# [Try it]
What is needed is an exact copy of the lines in the entries below from the one holding "Toyota Vitz B 1.0 2003 Image-3" through the one holding "Estancia Cristina: Catamarã da Estancia", pictures excluded.

# [Material for the task]
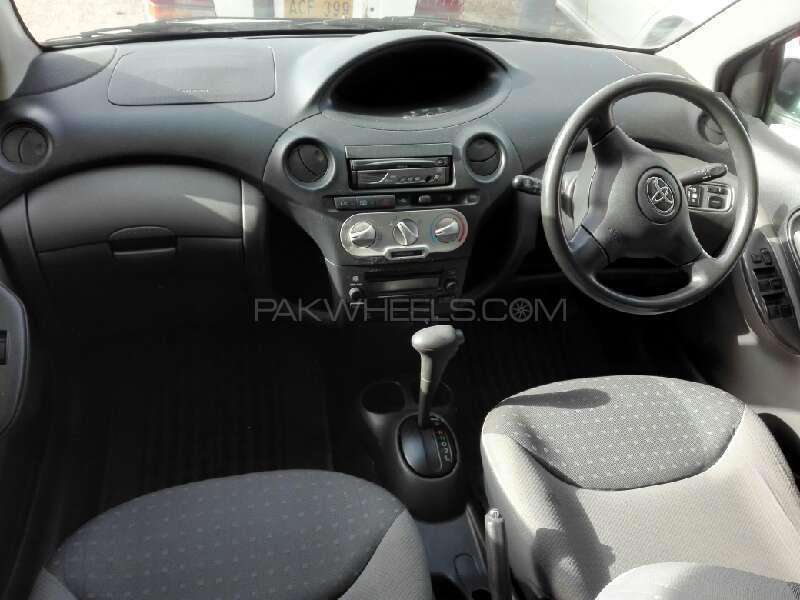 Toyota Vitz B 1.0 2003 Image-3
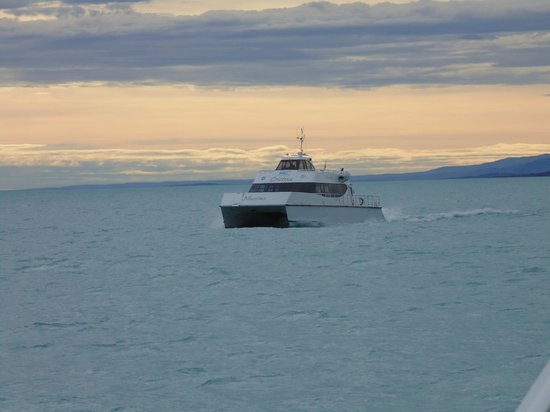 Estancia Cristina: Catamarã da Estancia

==

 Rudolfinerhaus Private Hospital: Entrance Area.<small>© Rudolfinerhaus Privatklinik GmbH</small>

---

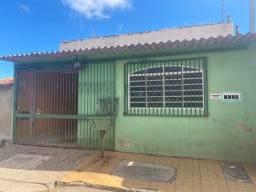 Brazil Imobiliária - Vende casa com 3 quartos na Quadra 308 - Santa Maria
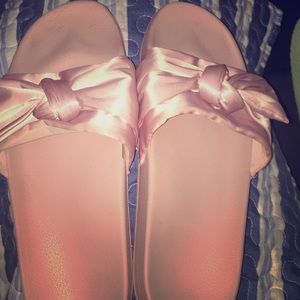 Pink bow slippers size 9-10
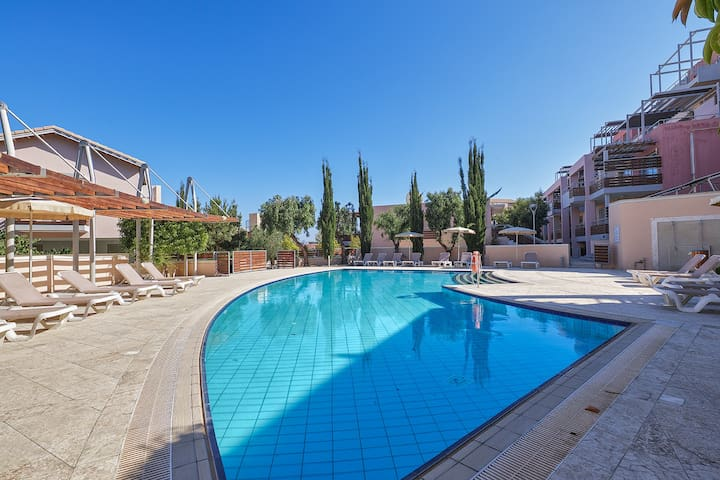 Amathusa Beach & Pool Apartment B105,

# [Exercise answer]
 Toyota Vitz B 1.0 2003 Image-3
 Estancia Cristina: Catamarã da Estancia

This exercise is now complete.